++++ INPUT MATERIAL ++++
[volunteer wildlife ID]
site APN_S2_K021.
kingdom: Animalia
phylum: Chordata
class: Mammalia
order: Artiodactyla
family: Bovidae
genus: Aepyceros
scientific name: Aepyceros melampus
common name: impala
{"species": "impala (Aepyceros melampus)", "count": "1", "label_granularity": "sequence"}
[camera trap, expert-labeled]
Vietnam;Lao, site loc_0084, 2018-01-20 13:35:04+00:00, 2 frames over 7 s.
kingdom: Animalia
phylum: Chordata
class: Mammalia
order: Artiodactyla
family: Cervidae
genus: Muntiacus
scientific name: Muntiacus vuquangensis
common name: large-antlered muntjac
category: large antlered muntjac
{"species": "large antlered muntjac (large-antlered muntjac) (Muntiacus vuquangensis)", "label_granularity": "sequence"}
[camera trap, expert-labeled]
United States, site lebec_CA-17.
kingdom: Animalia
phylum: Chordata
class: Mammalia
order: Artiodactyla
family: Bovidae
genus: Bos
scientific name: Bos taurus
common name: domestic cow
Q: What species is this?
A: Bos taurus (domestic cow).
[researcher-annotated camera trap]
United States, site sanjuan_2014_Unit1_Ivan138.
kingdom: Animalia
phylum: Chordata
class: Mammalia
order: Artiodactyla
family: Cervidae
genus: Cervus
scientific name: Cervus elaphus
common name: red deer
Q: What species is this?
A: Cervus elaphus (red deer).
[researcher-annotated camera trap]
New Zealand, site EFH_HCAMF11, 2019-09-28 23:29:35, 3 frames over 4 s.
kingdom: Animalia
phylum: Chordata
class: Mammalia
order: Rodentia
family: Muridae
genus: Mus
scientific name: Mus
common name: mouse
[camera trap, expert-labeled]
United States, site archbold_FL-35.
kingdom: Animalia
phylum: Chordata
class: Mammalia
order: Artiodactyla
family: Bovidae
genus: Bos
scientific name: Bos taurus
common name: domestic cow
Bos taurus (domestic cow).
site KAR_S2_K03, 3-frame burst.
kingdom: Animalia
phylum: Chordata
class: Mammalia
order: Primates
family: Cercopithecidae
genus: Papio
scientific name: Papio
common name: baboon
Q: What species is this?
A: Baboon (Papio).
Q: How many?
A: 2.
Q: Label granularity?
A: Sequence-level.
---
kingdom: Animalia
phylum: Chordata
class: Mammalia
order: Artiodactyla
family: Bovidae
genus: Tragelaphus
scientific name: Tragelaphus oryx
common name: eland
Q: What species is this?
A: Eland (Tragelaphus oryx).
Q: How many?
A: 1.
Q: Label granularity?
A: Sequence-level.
++++
Every line above that includes the string "frames" needs to be copied.

> **ANSWER SECTION**
Vietnam;Lao, site loc_0084, 2018-01-20 13:35:04+00:00, 2 frames over 7 s.
New Zealand, site EFH_HCAMF11, 2019-09-28 23:29:35, 3 frames over 4 s.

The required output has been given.